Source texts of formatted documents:
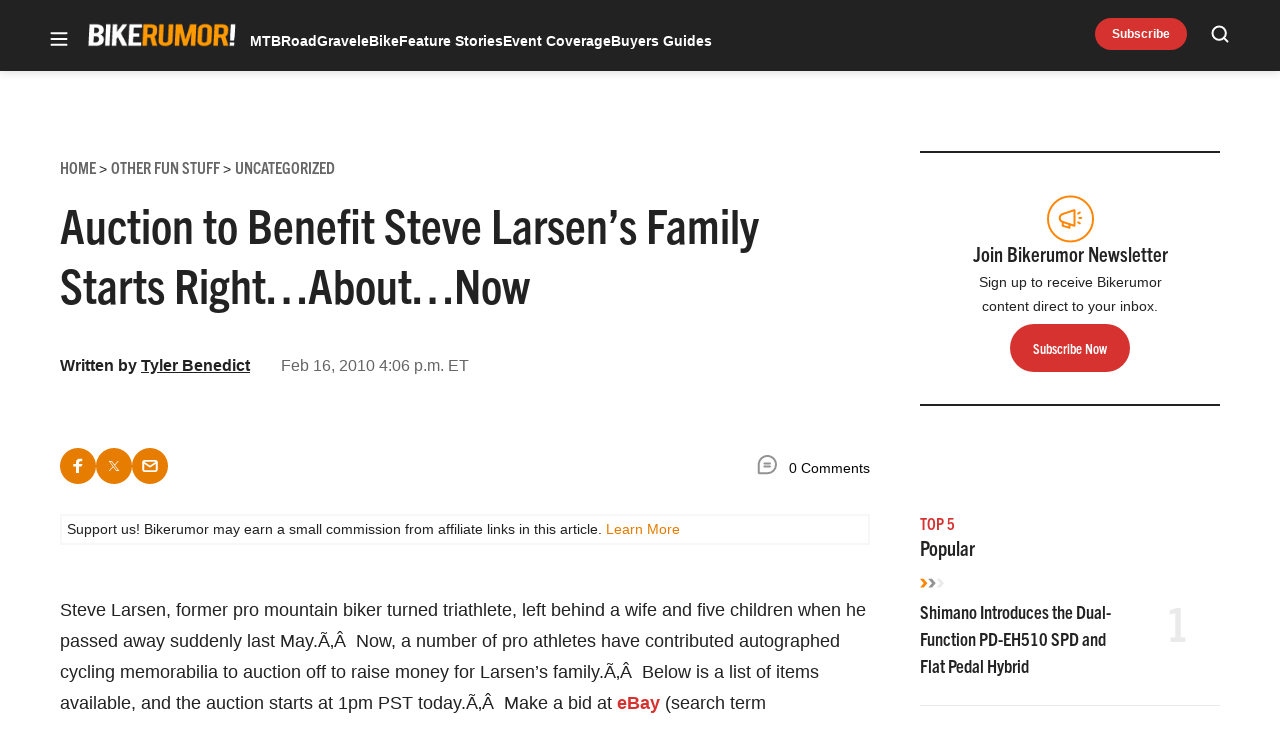

--- FILE ---
content_type: text/html; charset=utf-8
request_url: https://www.google.com/recaptcha/api2/aframe
body_size: 267
content:
<!DOCTYPE HTML><html><head><meta http-equiv="content-type" content="text/html; charset=UTF-8"></head><body><script nonce="dPqZAeaU0-c9VEglZ5x0Ig">/** Anti-fraud and anti-abuse applications only. See google.com/recaptcha */ try{var clients={'sodar':'https://pagead2.googlesyndication.com/pagead/sodar?'};window.addEventListener("message",function(a){try{if(a.source===window.parent){var b=JSON.parse(a.data);var c=clients[b['id']];if(c){var d=document.createElement('img');d.src=c+b['params']+'&rc='+(localStorage.getItem("rc::a")?sessionStorage.getItem("rc::b"):"");window.document.body.appendChild(d);sessionStorage.setItem("rc::e",parseInt(sessionStorage.getItem("rc::e")||0)+1);localStorage.setItem("rc::h",'1768760455187');}}}catch(b){}});window.parent.postMessage("_grecaptcha_ready", "*");}catch(b){}</script></body></html>

--- FILE ---
content_type: application/javascript; charset=utf-8
request_url: https://fundingchoicesmessages.google.com/f/AGSKWxUiuIFwlq0bTR4dWGCeQObLELZwyDZW-7U2WimnwLDSs8JSqChr0cXNqstOAiAdjKrwMZGaH-cfV-vR1Uyj8S0FocPgerIQ4lqnT4dEYjspWwbMEF0Vv-j8StBJ1PKZPl9xgKN8IxrolQpUxQVhgZtxqVHKCFeuhPlIHeKR0o1sHxlbARPkxf0Ju0DH/__advertisement_/refreshads-/adbet-/ad-410x300.&ad_channel=
body_size: -1290
content:
window['301e943c-cd67-498a-86b9-324cdf9990a7'] = true;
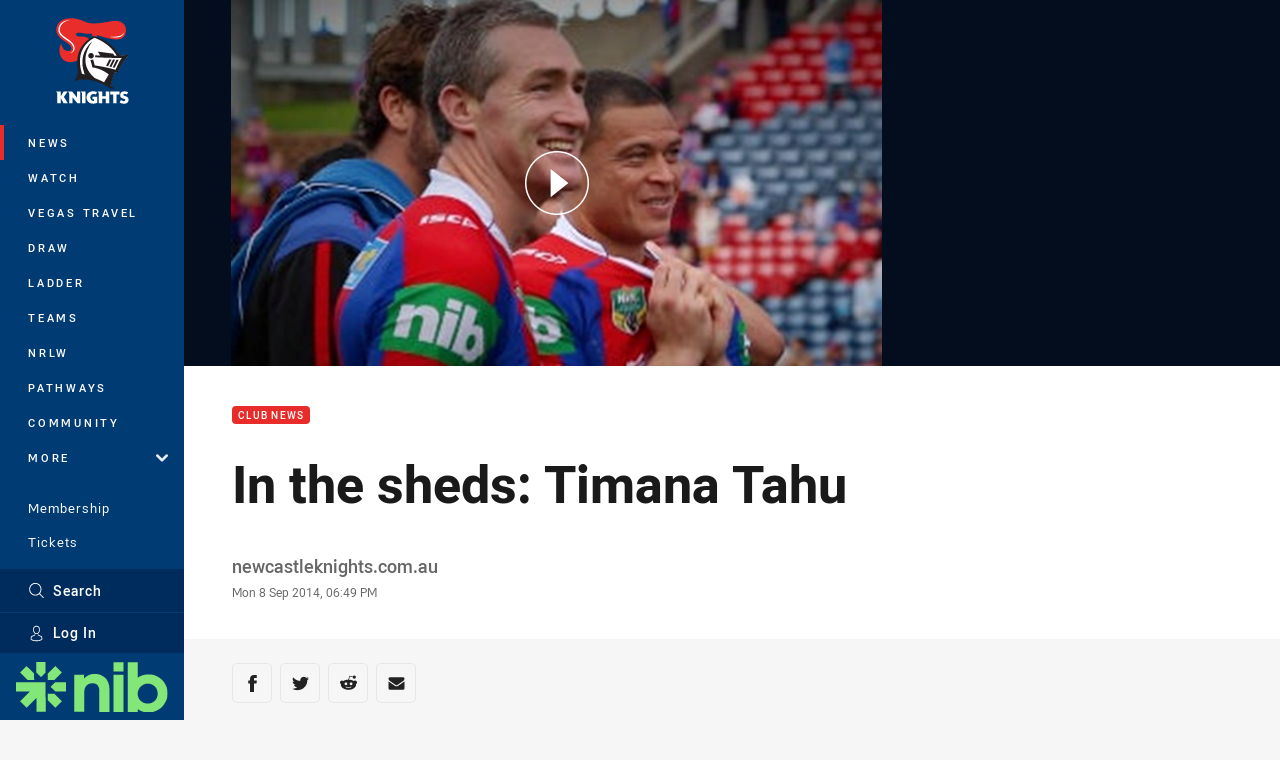

--- FILE ---
content_type: text/html; charset=utf-8
request_url: https://www.google.com/recaptcha/api2/aframe
body_size: 166
content:
<!DOCTYPE HTML><html><head><meta http-equiv="content-type" content="text/html; charset=UTF-8"></head><body><script nonce="eITtBZz4FG5nKYjUP_btNA">/** Anti-fraud and anti-abuse applications only. See google.com/recaptcha */ try{var clients={'sodar':'https://pagead2.googlesyndication.com/pagead/sodar?'};window.addEventListener("message",function(a){try{if(a.source===window.parent){var b=JSON.parse(a.data);var c=clients[b['id']];if(c){var d=document.createElement('img');d.src=c+b['params']+'&rc='+(localStorage.getItem("rc::a")?sessionStorage.getItem("rc::b"):"");window.document.body.appendChild(d);sessionStorage.setItem("rc::e",parseInt(sessionStorage.getItem("rc::e")||0)+1);localStorage.setItem("rc::h",'1769008859961');}}}catch(b){}});window.parent.postMessage("_grecaptcha_ready", "*");}catch(b){}</script></body></html>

* **PROBLEM**
Repeat every record precisely. Any picture among them stays out of the copy.

* **ANSWER TO THE EXERCISE**
--- FILE ---
content_type: text/html; charset=utf-8
request_url: https://www.google.com/recaptcha/api2/aframe
body_size: 267
content:
<!DOCTYPE HTML><html><head><meta http-equiv="content-type" content="text/html; charset=UTF-8"></head><body><script nonce="dPqZAeaU0-c9VEglZ5x0Ig">/** Anti-fraud and anti-abuse applications only. See google.com/recaptcha */ try{var clients={'sodar':'https://pagead2.googlesyndication.com/pagead/sodar?'};window.addEventListener("message",function(a){try{if(a.source===window.parent){var b=JSON.parse(a.data);var c=clients[b['id']];if(c){var d=document.createElement('img');d.src=c+b['params']+'&rc='+(localStorage.getItem("rc::a")?sessionStorage.getItem("rc::b"):"");window.document.body.appendChild(d);sessionStorage.setItem("rc::e",parseInt(sessionStorage.getItem("rc::e")||0)+1);localStorage.setItem("rc::h",'1768760455187');}}}catch(b){}});window.parent.postMessage("_grecaptcha_ready", "*");}catch(b){}</script></body></html>

--- FILE ---
content_type: application/javascript; charset=utf-8
request_url: https://fundingchoicesmessages.google.com/f/AGSKWxUiuIFwlq0bTR4dWGCeQObLELZwyDZW-7U2WimnwLDSs8JSqChr0cXNqstOAiAdjKrwMZGaH-cfV-vR1Uyj8S0FocPgerIQ4lqnT4dEYjspWwbMEF0Vv-j8StBJ1PKZPl9xgKN8IxrolQpUxQVhgZtxqVHKCFeuhPlIHeKR0o1sHxlbARPkxf0Ju0DH/__advertisement_/refreshads-/adbet-/ad-410x300.&ad_channel=
body_size: -1290
content:
window['301e943c-cd67-498a-86b9-324cdf9990a7'] = true;

--- FILE ---
content_type: text/html; charset=utf-8
request_url: https://www.google.com/recaptcha/api2/aframe
body_size: 166
content:
<!DOCTYPE HTML><html><head><meta http-equiv="content-type" content="text/html; charset=UTF-8"></head><body><script nonce="eITtBZz4FG5nKYjUP_btNA">/** Anti-fraud and anti-abuse applications only. See google.com/recaptcha */ try{var clients={'sodar':'https://pagead2.googlesyndication.com/pagead/sodar?'};window.addEventListener("message",function(a){try{if(a.source===window.parent){var b=JSON.parse(a.data);var c=clients[b['id']];if(c){var d=document.createElement('img');d.src=c+b['params']+'&rc='+(localStorage.getItem("rc::a")?sessionStorage.getItem("rc::b"):"");window.document.body.appendChild(d);sessionStorage.setItem("rc::e",parseInt(sessionStorage.getItem("rc::e")||0)+1);localStorage.setItem("rc::h",'1769008859961');}}}catch(b){}});window.parent.postMessage("_grecaptcha_ready", "*");}catch(b){}</script></body></html>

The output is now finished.